A proposal from 24 Hour Fitness Worldwide Inc. to pay a total $8.8 million in bonuses to 22 senior managers is “excessive and unreasonable,” a federal bankruptcy watchdog says.
The bankrupt health club operator hasn’t proven that the performance metrics for the senior managers to receive the awards will actually incentivize them, the U.S. Trustee’s Office, a Justice Department agency that oversees bankruptcy proceedings, said in a filing Tuesday with the U.S. Bankruptcy Court for the District of Delaware.
In addition to the $8.8 million key employee incentive program (KEIP), the company also asked for up to $6.15 million for bonuses to help retain 302 less-senior employees. The median award for the key employee retention program (KERP) would be $19,000.
Dewey Imhoff, a financial consultant for 24 Hour Fitness, summarized both plans in a redacted court filing that didn’t detail how the awards would be distributed.
Under the bankruptcy code, debtors must prove that bonus programs actually create incentives and don’t just operate to retain employees, the U.S. Trustee said in its objection. “For a bonus plan to be incentivizing, it should be tied to significant goals that are difficult to achieve,” it said.
Yet the targets the gym operator listed for the third and fourth quarters of 2020 are “significantly below” levels in the same quarters last year, the U.S. Trustee said.
24 Hour Fitness filed for bankruptcy in June after its gyms shut down amid efforts to contain the coronavirus pandemic. The company is using its bankruptcy to restructure its $1.4 billion in debt.
A hearing on the KEIP and KERP proposals is scheduled for Sept. 15.
The case is In re 24 Hour Fitness Worldwide, Inc., Bankr. D. Del., No. 20-11558, objection filed 9/8/20.

__Source material__.
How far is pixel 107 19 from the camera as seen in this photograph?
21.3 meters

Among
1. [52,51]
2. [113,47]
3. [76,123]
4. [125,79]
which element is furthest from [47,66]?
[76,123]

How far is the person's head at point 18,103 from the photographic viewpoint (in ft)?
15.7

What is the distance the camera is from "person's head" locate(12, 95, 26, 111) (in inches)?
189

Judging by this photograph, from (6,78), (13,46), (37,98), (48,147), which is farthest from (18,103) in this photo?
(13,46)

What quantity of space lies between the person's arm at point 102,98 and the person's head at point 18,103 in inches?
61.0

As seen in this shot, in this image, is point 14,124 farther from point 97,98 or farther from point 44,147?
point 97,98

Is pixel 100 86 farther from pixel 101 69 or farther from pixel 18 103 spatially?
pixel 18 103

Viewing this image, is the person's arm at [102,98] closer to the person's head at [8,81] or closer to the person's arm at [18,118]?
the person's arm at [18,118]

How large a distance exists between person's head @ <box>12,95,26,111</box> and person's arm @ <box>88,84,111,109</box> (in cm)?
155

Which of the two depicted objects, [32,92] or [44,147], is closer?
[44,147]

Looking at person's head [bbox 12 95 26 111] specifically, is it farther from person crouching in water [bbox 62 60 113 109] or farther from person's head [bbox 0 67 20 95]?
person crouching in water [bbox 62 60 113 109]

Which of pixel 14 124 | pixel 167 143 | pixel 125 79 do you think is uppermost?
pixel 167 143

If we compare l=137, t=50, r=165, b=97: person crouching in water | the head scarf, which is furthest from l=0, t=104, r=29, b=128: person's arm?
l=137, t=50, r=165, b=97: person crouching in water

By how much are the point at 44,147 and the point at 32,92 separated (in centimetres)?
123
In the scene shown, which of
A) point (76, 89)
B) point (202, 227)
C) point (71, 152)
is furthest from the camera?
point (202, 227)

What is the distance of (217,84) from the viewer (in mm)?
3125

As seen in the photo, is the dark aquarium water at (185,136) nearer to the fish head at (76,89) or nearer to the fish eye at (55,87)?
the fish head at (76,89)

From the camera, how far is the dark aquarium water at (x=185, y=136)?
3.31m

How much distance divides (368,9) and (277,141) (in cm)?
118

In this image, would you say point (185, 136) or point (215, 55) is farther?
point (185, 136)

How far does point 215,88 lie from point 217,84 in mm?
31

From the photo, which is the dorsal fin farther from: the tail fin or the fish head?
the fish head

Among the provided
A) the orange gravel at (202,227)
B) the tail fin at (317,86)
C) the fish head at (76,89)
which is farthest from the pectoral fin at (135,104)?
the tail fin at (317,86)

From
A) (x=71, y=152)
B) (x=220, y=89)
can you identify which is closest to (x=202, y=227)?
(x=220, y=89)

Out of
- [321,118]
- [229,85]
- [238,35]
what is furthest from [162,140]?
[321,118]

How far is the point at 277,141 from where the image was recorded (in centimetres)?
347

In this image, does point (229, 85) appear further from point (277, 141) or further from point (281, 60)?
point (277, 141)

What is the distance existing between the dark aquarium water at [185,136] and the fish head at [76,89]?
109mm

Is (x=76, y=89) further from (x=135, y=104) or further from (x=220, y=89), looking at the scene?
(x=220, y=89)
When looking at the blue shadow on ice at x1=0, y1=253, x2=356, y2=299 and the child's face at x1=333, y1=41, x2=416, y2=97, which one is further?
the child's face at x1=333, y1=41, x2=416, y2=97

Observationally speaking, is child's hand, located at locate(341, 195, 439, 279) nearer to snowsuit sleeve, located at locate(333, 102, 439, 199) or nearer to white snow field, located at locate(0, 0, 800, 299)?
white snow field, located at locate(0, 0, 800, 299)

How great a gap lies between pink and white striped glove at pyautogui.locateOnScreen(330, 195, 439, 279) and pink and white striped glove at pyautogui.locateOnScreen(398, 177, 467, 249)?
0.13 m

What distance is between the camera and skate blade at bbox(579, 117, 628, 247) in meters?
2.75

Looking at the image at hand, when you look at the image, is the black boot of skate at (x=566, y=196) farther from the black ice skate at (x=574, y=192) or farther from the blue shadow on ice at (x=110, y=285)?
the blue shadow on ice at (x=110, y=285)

__Required action__.
From the article on the 24 Hour Fitness bonus proposal, return the passage that begins with the words containing "24 Hour Fitness filed" and ends with "for Sept. 15.", copied word for word.

__Completed task__.
24 Hour Fitness filed for bankruptcy in June after its gyms shut down amid efforts to contain the coronavirus pandemic. The company is using its bankruptcy to restructure its $1.4 billion in debt.
A hearing on the KEIP and KERP proposals is scheduled for Sept. 15.